◆ **Work instruction**
From the entries below, please output exactly the lines starting at the one containing "Check if the" and ending at the one containing "When you are", both included.

◆ **Task data**
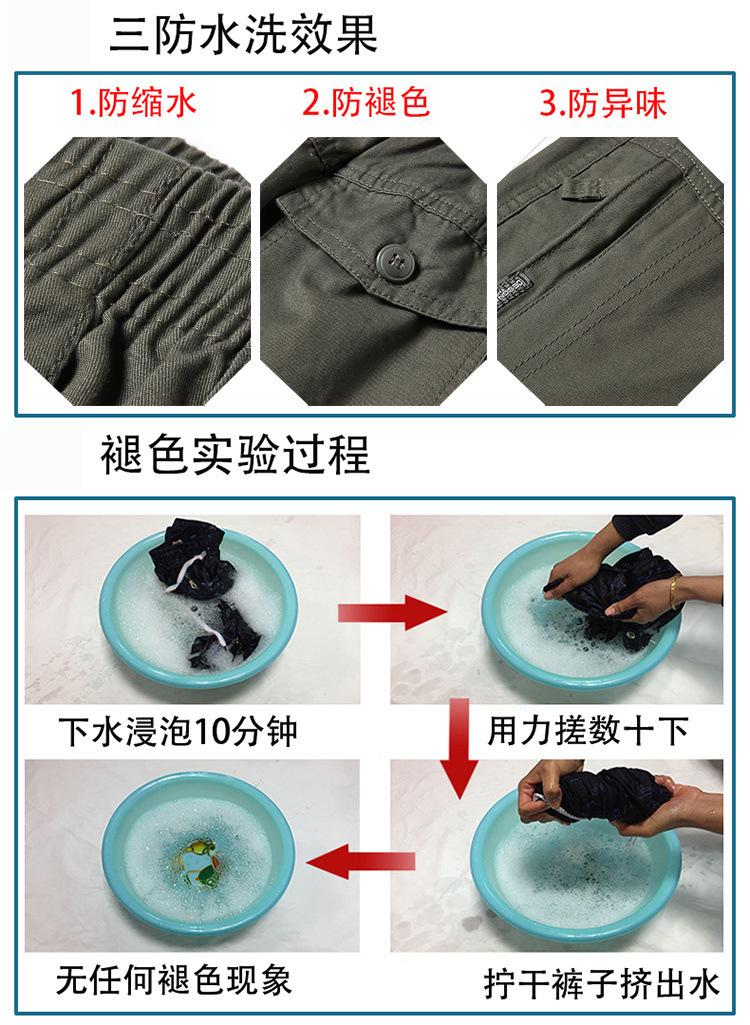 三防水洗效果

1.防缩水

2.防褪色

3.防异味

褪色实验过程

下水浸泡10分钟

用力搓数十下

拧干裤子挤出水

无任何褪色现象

==

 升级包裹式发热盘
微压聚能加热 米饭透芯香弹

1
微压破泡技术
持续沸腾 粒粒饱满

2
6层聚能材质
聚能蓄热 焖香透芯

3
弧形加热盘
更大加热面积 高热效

==

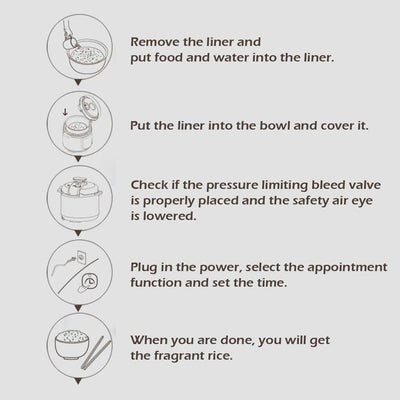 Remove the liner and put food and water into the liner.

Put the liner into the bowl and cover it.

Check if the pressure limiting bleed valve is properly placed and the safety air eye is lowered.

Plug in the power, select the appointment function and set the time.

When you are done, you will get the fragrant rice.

◆ **Result of this exercise**
Check if the pressure limiting bleed valve is properly placed and the safety air eye is lowered.

Plug in the power, select the appointment function and set the time.

When you are done, you will get the fragrant rice.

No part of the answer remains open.